External aortic root support was offered to patients with Marfan syndrome with aortic root diameter of 40–55 mm and without aortic regurgitation. By computer-aided design, a model of the individual patient's aorta was created from cardiac magnetic resonance images and a bespoke external aortic support was manufactured. Comparative measurements were made of the ascending aorta at the level of closure of the aortic valve cusps from magnetic resonance imaging studies taken preoperatively, at first follow-up, and at most recent follow-up. For patients having aortic root surgery at the same institution, in the same time frame as the first 10 patients, clinical data were retrieved on Marfan and other patients having aortic root replacement to serve as a reference data.

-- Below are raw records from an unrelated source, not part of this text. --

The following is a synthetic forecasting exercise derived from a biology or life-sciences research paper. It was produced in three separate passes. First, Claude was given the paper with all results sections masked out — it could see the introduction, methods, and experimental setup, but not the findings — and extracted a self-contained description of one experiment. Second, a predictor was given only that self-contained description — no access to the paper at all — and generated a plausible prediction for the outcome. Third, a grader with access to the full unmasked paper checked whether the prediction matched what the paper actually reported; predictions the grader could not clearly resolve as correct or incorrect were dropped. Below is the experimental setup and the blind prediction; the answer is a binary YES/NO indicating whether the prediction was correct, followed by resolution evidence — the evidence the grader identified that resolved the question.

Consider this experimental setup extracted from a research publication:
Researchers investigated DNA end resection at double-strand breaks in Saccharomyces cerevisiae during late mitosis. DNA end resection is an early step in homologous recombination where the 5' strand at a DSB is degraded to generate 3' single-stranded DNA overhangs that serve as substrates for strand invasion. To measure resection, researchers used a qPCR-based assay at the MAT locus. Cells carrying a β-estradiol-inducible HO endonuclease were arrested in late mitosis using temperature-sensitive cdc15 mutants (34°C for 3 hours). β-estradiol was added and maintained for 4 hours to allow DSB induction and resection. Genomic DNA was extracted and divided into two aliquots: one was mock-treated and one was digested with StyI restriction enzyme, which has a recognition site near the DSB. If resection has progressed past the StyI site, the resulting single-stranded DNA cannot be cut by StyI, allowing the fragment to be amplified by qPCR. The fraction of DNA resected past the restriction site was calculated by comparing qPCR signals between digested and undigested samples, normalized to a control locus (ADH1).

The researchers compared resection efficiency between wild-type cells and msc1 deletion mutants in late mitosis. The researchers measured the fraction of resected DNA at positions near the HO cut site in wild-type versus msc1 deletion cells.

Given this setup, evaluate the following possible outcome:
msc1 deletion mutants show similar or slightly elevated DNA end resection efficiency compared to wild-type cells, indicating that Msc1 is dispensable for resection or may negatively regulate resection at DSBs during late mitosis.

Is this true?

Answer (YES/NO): YES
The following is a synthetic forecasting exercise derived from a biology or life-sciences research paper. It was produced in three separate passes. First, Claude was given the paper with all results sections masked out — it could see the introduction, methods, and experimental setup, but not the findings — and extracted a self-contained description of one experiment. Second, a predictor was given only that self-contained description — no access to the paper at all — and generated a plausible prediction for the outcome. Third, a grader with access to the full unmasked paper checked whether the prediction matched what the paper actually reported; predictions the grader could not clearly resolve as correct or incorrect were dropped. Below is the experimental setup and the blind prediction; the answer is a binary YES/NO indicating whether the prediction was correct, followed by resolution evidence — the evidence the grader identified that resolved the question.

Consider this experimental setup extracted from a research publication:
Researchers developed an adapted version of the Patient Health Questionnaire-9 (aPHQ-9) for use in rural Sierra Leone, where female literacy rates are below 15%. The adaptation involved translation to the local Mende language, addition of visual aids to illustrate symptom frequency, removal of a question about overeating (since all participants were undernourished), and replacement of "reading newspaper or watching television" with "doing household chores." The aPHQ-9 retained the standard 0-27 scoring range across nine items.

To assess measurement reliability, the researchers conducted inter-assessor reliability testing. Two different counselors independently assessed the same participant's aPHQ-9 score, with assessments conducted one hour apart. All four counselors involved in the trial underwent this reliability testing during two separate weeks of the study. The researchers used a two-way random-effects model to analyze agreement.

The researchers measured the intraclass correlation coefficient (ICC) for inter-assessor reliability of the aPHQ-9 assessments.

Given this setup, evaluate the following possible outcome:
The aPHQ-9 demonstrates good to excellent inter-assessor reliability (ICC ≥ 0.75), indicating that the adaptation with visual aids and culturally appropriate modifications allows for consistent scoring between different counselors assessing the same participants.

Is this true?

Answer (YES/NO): YES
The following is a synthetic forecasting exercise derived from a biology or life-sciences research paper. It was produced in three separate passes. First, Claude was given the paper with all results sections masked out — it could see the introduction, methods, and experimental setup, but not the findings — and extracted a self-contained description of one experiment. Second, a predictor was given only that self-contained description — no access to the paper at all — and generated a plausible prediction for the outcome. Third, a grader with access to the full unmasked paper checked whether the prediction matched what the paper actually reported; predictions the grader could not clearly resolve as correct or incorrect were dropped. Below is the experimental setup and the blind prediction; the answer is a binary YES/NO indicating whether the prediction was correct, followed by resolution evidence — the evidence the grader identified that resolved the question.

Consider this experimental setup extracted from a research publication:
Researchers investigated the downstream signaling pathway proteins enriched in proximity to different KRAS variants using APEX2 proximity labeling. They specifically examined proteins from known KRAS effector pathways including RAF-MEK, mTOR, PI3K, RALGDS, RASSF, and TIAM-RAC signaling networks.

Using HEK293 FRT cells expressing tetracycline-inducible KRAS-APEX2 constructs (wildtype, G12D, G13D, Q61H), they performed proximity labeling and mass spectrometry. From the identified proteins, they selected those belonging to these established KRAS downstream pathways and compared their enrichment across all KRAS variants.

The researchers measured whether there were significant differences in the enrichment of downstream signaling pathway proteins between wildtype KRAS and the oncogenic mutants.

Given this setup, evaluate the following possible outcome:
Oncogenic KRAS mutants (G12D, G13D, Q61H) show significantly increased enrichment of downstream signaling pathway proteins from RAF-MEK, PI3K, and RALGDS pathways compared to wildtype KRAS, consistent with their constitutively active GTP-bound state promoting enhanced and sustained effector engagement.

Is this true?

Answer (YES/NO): NO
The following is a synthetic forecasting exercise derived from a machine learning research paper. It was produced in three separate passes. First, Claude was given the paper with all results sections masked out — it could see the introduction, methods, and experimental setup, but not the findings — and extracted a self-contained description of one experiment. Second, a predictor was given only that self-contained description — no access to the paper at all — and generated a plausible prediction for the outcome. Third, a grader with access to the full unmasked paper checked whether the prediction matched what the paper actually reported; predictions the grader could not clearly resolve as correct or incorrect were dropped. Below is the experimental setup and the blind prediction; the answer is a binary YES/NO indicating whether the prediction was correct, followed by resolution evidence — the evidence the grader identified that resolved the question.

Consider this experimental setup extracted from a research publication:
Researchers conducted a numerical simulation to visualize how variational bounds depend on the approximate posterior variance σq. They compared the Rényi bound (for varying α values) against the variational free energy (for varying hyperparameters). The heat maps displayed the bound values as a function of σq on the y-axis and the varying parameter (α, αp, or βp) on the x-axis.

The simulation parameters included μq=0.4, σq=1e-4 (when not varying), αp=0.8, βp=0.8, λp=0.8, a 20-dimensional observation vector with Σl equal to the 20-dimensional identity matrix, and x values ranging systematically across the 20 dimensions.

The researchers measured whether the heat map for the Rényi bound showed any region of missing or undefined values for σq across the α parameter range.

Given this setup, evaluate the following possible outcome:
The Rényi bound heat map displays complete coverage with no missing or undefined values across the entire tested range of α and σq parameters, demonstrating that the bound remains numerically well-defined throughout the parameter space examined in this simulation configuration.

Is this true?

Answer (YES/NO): NO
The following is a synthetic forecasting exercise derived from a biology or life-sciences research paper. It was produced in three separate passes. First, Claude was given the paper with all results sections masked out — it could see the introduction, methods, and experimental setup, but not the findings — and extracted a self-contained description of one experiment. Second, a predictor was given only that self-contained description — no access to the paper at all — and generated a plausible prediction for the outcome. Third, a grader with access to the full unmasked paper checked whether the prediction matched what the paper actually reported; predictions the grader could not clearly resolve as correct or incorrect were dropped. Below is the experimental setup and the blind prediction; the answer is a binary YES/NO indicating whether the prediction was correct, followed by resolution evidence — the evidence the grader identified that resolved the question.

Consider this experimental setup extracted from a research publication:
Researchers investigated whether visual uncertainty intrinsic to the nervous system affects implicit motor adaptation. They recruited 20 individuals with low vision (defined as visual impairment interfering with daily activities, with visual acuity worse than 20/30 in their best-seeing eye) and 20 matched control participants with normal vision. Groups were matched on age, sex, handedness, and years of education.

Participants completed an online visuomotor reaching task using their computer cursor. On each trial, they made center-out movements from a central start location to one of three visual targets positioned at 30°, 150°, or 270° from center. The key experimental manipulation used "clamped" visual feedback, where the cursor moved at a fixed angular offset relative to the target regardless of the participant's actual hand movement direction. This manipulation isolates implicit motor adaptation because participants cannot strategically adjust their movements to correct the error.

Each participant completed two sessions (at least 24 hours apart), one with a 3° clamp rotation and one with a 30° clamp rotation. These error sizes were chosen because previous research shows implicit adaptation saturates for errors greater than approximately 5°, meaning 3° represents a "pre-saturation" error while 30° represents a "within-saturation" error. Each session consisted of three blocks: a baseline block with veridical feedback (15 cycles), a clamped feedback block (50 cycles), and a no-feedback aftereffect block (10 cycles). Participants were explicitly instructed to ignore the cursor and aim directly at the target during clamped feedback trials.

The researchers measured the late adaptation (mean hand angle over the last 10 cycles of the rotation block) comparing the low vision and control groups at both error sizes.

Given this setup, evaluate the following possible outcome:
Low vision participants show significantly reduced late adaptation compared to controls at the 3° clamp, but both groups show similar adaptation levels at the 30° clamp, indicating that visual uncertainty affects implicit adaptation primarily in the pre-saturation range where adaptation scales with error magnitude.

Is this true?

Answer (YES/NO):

Twenty patients were operated upon from May 2004 to October 2009, 13 men and 7 women, median age 33 years. All 20 patients are alive and well at the time of last follow-up. Preoperative aortic diameters were 40–54 mm. All postoperative images were satisfactory with an overall reduction in aortic root dimensions. The surgery took half the time of other aortic root surgery. Cardiopulmonary bypass was used only in the first patient, myocardial ischemia was not required in any patient, and no postoperative anticoagulation is mandated.
The primary objective of this surgery was fully achieved in 19 of the 20 patients, reinforcing the ascending aorta while leaving the native aortic valve intact and conserving the blood/endothelium interface.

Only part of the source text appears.